When Daniel Baron, managing director, LIFT Strategic Design, spotted the second-generation DC-10 Flying Eye Hospital at the Hong Kong International Airport in 2010, he felt that the simple livery was a “missed opportunity” and offered to donate a new design. LIFT ended up providing livery design for both second- and third- generation Flying Eye Hospitals and contributing to the cabin design of the MD-10.
“The MD-10 livery features a band of gray gently rising from the belly to the rear of the fuselage, representing a journey from vision impairment to sight and hope,” said Baron. “Dark blue on the tail, the Orbis brand color, extends down to the fuselage. Light blue is used where the two colors intersect, symbolizing the extraordinary contributions made by the volunteer physicians and pilots who make each program possible.”
“The MD-10 livery features a band of gray gently rising from the belly to the rear of the fuselage, representing a journey from vision impairment to sight and hope.” — Daniel Baron, LIFT Strategic Design
Baron’s visit to the DC-10 to speak with staff about the challenges they faced working long days in a small space during a mission in Indonesia informed certain cabin design choices for the MD-10. The floor is carpeted in the laser treatment room to prevent damage to lenses if they fall. Meanwhile, non-textile flooring, typically found in galleys and lavatories, was used for the long corridor in order to brighten up the space.

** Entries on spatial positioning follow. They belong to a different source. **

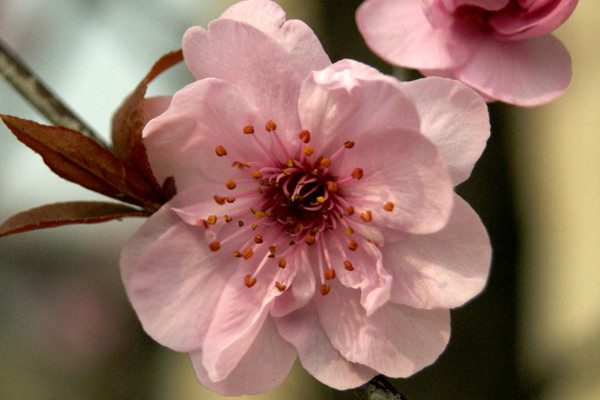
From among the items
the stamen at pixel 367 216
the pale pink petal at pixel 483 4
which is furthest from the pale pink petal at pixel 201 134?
the pale pink petal at pixel 483 4

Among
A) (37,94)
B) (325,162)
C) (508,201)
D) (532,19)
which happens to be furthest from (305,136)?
(508,201)

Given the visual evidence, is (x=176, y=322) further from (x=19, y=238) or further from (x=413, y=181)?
(x=19, y=238)

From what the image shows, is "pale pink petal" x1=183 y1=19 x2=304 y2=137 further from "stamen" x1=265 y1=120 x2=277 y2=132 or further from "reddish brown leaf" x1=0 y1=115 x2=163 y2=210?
"reddish brown leaf" x1=0 y1=115 x2=163 y2=210

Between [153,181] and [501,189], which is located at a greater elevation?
[153,181]

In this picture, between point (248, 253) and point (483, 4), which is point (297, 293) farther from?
point (483, 4)

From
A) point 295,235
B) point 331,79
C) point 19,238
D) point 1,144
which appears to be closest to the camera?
point 331,79

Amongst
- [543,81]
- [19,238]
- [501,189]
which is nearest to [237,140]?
[543,81]

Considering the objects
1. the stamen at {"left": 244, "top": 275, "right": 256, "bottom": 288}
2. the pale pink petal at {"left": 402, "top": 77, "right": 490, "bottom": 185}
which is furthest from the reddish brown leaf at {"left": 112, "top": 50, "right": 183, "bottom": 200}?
the pale pink petal at {"left": 402, "top": 77, "right": 490, "bottom": 185}
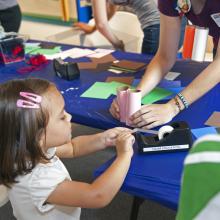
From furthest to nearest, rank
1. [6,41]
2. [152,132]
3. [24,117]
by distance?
[6,41], [152,132], [24,117]

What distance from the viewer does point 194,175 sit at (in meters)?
0.36

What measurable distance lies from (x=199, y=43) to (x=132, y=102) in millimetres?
547

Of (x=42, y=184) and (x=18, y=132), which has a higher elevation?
(x=18, y=132)

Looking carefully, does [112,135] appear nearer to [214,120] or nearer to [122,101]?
[122,101]

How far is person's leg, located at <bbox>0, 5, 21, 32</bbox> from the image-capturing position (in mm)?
2402

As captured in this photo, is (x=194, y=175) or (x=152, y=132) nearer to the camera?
(x=194, y=175)

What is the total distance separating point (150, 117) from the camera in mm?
1038

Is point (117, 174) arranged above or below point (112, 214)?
above

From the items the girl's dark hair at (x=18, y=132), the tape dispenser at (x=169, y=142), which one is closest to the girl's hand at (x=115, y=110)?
the tape dispenser at (x=169, y=142)

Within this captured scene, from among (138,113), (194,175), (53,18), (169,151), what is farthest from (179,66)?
(53,18)

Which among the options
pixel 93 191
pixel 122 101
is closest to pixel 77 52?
pixel 122 101

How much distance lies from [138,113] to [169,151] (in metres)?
0.19

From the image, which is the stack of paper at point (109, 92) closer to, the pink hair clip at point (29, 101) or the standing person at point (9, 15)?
the pink hair clip at point (29, 101)

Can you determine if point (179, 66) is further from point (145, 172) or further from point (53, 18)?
point (53, 18)
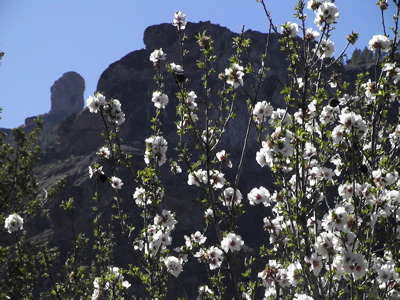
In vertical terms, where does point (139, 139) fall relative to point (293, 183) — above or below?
above

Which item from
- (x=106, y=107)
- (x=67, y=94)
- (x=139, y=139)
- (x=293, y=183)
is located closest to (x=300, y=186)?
(x=293, y=183)

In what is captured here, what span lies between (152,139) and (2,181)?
791cm

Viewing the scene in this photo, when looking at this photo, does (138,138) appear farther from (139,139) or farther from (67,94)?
(67,94)

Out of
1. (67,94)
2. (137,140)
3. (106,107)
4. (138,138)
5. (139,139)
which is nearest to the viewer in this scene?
(106,107)

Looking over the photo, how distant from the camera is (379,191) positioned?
5027mm

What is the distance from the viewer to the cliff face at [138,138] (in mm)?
70125

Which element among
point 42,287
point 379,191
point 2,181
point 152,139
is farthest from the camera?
point 42,287

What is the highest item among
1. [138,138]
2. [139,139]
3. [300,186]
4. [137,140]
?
[138,138]

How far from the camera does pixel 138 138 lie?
86.2 m

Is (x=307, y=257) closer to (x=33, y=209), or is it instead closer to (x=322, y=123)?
(x=322, y=123)

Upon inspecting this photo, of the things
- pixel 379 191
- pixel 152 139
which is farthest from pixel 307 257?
pixel 152 139

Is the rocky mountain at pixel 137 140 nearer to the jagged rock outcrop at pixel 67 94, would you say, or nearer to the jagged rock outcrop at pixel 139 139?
the jagged rock outcrop at pixel 139 139

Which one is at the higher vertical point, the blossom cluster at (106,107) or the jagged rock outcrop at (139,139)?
the jagged rock outcrop at (139,139)

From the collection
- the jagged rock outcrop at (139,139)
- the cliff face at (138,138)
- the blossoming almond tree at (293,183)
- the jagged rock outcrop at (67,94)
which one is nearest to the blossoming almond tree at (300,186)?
the blossoming almond tree at (293,183)
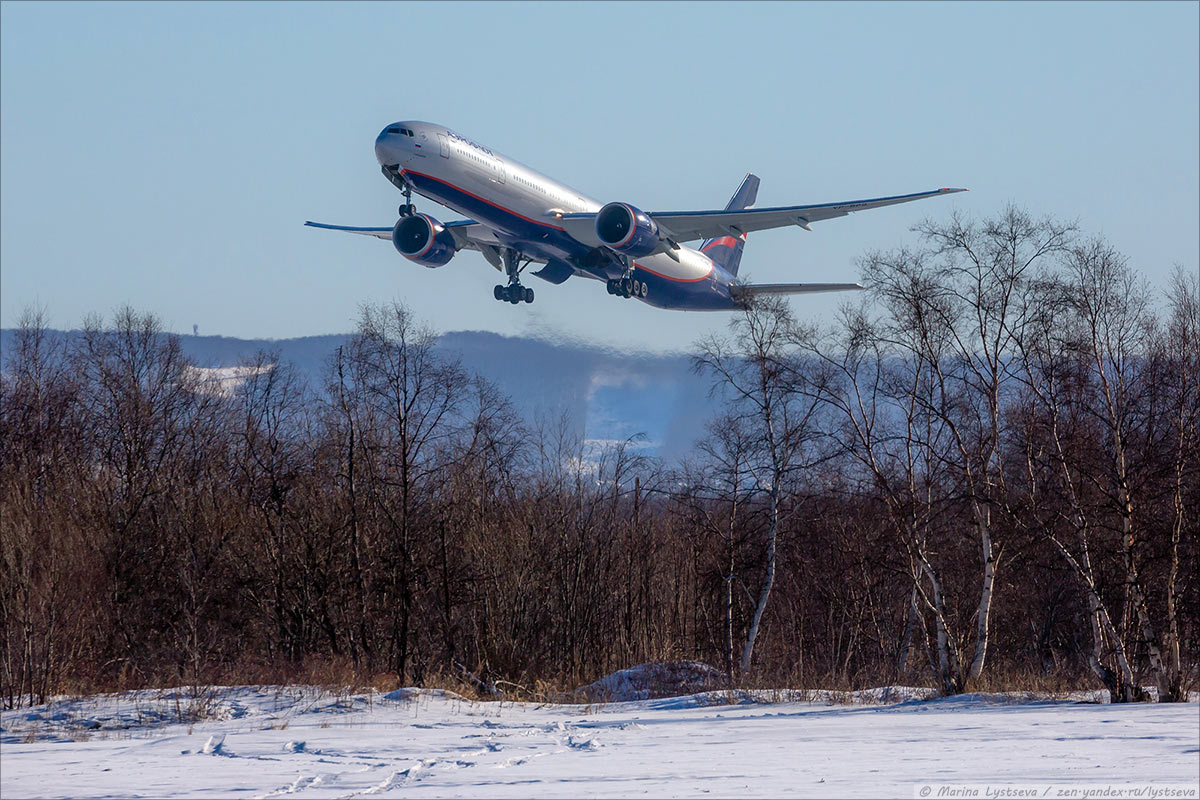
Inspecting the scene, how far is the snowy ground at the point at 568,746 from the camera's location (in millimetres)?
11305

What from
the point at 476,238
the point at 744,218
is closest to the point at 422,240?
the point at 476,238

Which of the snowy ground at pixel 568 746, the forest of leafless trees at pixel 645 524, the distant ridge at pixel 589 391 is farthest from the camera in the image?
the distant ridge at pixel 589 391

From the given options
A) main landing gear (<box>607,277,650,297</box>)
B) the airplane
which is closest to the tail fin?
the airplane

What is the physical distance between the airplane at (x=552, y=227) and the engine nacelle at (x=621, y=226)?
1.0 inches

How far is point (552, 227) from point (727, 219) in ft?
15.1

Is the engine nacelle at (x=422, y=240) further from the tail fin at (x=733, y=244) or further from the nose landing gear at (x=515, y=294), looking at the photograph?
the tail fin at (x=733, y=244)

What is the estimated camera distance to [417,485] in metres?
33.4

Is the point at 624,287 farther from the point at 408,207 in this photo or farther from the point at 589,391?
the point at 589,391

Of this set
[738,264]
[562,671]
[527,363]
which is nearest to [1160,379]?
[562,671]

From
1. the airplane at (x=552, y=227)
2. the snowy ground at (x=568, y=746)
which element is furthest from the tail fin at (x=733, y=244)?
the snowy ground at (x=568, y=746)

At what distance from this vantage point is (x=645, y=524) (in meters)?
42.6

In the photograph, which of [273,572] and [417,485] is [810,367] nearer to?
[417,485]

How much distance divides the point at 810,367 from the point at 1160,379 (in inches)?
271

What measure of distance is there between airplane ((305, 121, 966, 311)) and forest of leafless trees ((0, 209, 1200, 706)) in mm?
2718
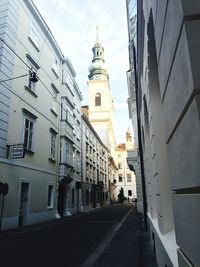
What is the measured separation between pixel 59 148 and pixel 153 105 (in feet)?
55.7

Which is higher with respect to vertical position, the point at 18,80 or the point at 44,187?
the point at 18,80

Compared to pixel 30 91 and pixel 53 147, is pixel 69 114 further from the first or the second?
pixel 30 91

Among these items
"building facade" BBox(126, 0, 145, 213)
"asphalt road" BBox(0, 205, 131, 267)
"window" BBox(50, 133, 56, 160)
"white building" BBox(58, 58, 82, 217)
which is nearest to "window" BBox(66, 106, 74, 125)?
"white building" BBox(58, 58, 82, 217)

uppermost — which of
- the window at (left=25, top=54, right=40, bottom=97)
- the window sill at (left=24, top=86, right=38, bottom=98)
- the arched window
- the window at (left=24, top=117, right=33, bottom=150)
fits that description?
the arched window

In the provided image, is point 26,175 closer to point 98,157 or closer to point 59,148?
point 59,148

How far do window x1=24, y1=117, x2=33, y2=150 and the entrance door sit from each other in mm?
2244

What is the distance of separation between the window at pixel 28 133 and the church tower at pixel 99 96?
38.5 metres

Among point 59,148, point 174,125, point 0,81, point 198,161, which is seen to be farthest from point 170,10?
point 59,148

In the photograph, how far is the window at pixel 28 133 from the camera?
15.1m

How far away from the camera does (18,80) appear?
47.4 feet

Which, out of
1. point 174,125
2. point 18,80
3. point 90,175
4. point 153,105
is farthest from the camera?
point 90,175

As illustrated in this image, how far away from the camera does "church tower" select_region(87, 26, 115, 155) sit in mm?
55938

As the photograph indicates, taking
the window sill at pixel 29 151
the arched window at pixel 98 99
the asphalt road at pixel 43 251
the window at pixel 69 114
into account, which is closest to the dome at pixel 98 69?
the arched window at pixel 98 99

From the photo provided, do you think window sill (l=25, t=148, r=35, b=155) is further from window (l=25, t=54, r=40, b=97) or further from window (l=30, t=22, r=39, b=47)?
window (l=30, t=22, r=39, b=47)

Zodiac Aerospace supported the third-generation Flying Eye Hospital by donating galley insert equipment, such as coffee makers, refrigerators and oxygen equipment. “[Orbis] is a well-established charity, with an aviation component, that is doing noble and remarkable work globally, in the poorest countries,” said Thomas Lee, Zodiac Aerospace’s vice-president of Product Marketing, who participated in an Orbis mission to Panama in 2013. “The Flying Eye Hospital makes it possible to not only perform surgeries on many of the most difficult eye cases, but also teach local doctors and nurses in their countries about the latest surgical techniques and equipment.”
“[Orbis] is a well-established charity, with an aviation component, that is doing noble and remarkable work globally, in the poorest countries.” — Thomas Lee, Zodiac Aerospace
After its showcase in Los Angeles, the MD-10, which was donated by FedEx, will visit New York, Washington, D.C., Memphis, Dallas and Sacramento before conducting its inaugural program in Shenyang, China, this September. Around the same time, the retired DC-10 second-generation Flying Eye Hospital will be open to the public at the Pima Air & Space Museum in Tucson, Arizona.